Render every line of the records below as a numbered list. Omit blank lines and leave the pictures out.

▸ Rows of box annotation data
• • • •

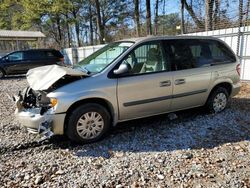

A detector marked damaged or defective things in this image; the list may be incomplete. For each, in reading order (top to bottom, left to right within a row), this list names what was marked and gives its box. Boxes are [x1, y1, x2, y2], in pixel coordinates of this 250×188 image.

damaged front end [14, 87, 55, 139]
damaged front end [14, 64, 89, 140]
crumpled hood [26, 65, 87, 90]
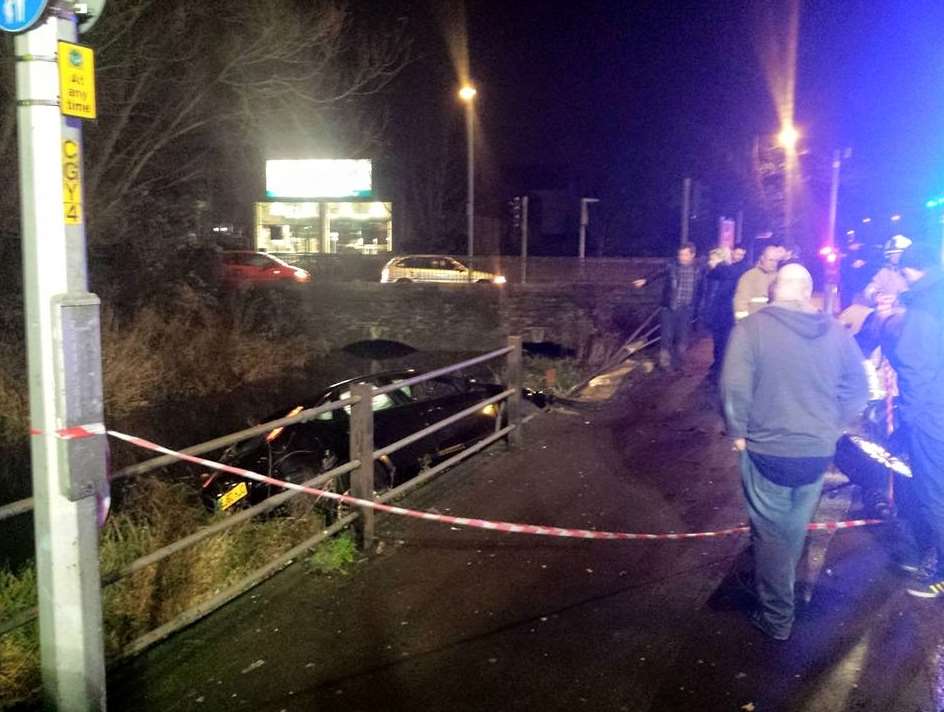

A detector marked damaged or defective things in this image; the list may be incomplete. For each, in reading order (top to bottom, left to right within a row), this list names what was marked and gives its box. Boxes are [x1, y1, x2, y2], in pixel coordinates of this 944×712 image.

black crashed car [205, 372, 544, 512]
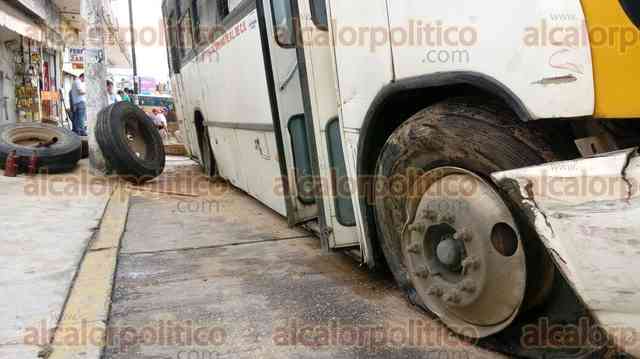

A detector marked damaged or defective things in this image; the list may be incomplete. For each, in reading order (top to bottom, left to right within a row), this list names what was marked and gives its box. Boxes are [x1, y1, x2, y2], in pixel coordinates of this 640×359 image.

detached tire [0, 124, 82, 174]
detached tire [96, 102, 165, 184]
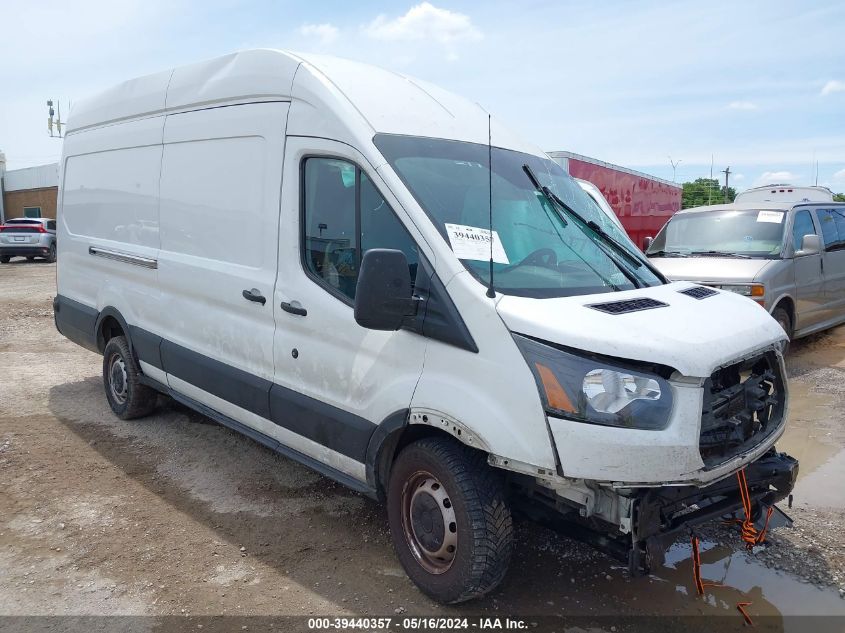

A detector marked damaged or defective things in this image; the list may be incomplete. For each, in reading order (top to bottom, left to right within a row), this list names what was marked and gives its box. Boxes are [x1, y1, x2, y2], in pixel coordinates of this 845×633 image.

• • • •

▸ Task solution
1. A detector marked damaged or defective things in this image; the list may be incomplete. For each, in reading order (top to bottom, left to right within a row), this list names what was marked and gives its box. Boxes are [x1, y1, x2, y2], in pixel coordinates of this 250×188 image.
2. damaged front end [14, 87, 55, 139]
3. damaged front end [14, 64, 89, 140]
4. crumpled hood [26, 65, 87, 90]
5. A detector marked damaged or defective things in this image; the list may be incomplete. For each, in reading order (top to bottom, left to right within a row), this list names what was marked and gives its box. Boxes are [x1, y1, x2, y2], in pixel coordinates of this 944×712 image.
6. black crashed car [205, 372, 544, 512]
7. A detector marked damaged or defective things in this image; the list may be incomplete. For each, in reading order (top to bottom, left to right within a row), this list names what was marked and gives its box. Boxes are [x1, y1, x2, y2], in pixel coordinates of this 640×359 image.
8. detached tire [0, 124, 82, 174]
9. detached tire [96, 102, 165, 184]
10. A detector marked damaged or defective things in this image; the list may be incomplete. For each, in reading order (top to bottom, left to right within a row), this list names what was marked and gives its box. Boxes are [x1, y1, x2, y2], in pixel coordinates of this 845×633 image.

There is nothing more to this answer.